Updated Wed., Nov. 19, 4:15 p.m. EST: Bill Cosby’s downward spiral continues as NBC announces that it has canceled its plans to develop a new comedy starring the famous TV dad, the New York Times reports.
According to the report, the television broadcasting company did not say why it suddenly scrapped the anticipated project, but it doesn’t escape notice that the decision comes in the wake of Netflix’s own choice to postpone Cosby’s stand-up-comedy special, a mere day after new allegations of sexual assault emerged to haunt the 77-year-old comedian.
Despite the current backlash, Cosby still has a few live appeareances for stand-up scheduled over the next few days, according to NBC News, including a sold-out performance at the Maxwell C. King Center for the Performing Arts in Melbourne, Fla., on Friday, which will not be changed, King Center management said in a statement.
“Mr. Cosby is a well-respected member of the entertainment community and one of America’s most beloved performers. While we are aware of the allegations reported in the press, we are only in a position to judge him based on his career as an entertainer and humanitarian," the statement read, according to NBC.
A Thanksgiving-weekend show by the embattled comedian at Treasure Island Hotel & Casino in Las Vegas is also still on the schedule. Of the Nov. 28 show, a representative for the venue told NBC, “All of his shows here have been sellouts; we have no reason to think that this one won’t be, too. However, if anyone wants to return his or her tickets, he or she is welcome to, just as is our policy with all of our shows.”
Netflix announced late Tuesday that it will postpone the 77-year-old comedian’s stand-up comedy special that was due to be released on Thanksgiving Day, the Associated Press reports.
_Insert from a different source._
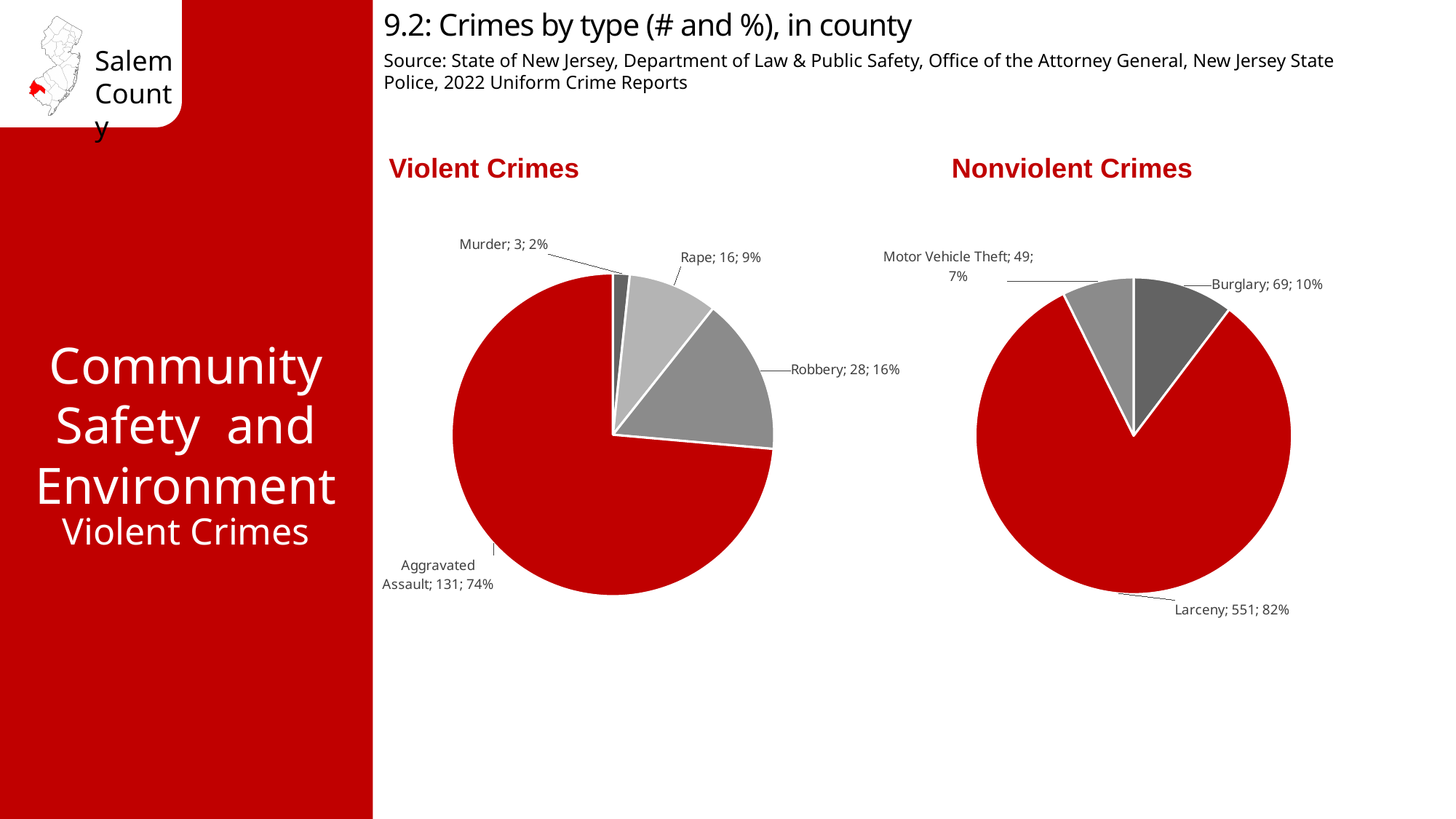
In the Violent Crimes chart, how many aggravated assaults are shown? 131 In the Nonviolent Crimes chart, how many larcenies are shown? 551 In the Violent Crimes chart, which category has the largest slice? Aggravated Assault In the Violent Crimes chart, what is the difference between the number of robberies and the number of rapes? 12 In the Nonviolent Crimes chart, which is larger, Burglary or Motor Vehicle Theft? Burglary In the Violent Crimes chart, what share of the pie is Robbery? 16% In the Nonviolent Crimes chart, how many categories are shown? 3 In the Nonviolent Crimes chart, what is the difference between the number of burglaries and motor vehicle thefts? 20 In the Violent Crimes chart, which category has the smallest slice? Murder In the Nonviolent Crimes chart, what share of the pie is Motor Vehicle Theft? 7% What type of chart is used for the Nonviolent Crimes data? Pie chart In the Violent Crimes chart, how many categories are shown? 4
Although the video-streaming site didn’t offer specifics about why the debut of Bill Cosby: 77 was put off, the company’s statement came shortly after an Entertainment Tonight interview with Janice Dickinson, in which the model and TV host accused Cosby of sexually assaulting her in 1982 after a dinner meeting in California.
Dickinson told Entertainment Tonight that she wrote about the assault in her 2002 autobiography No Lifeguard on Duty: The Accidental Life of the World’s First Supermodel, but said that Cosby and his lawyers pressured her and the publisher to take out the details.
She is only the latest to add her voice to the increasing number of accusations against Cosby.
According to AP, Cosby’s publicist David Brokaw wrote in an email that his client agreed with Netflix’s actions, but did not comment further or offer any insight as to Dickinson’s allegations.
Netflix, for its part, did not release a new debut date for the comedy special.
So far, Cosby has not directly addressed the accusations, and he refused to answer questions in an NPR interview that aired Saturday. His lawyer released a statement on Sunday blasting the “decade-old discredited allegations” against his client.
Neither Cosby nor his attorney has made any additional comment this week, even as more allegations have surfaced.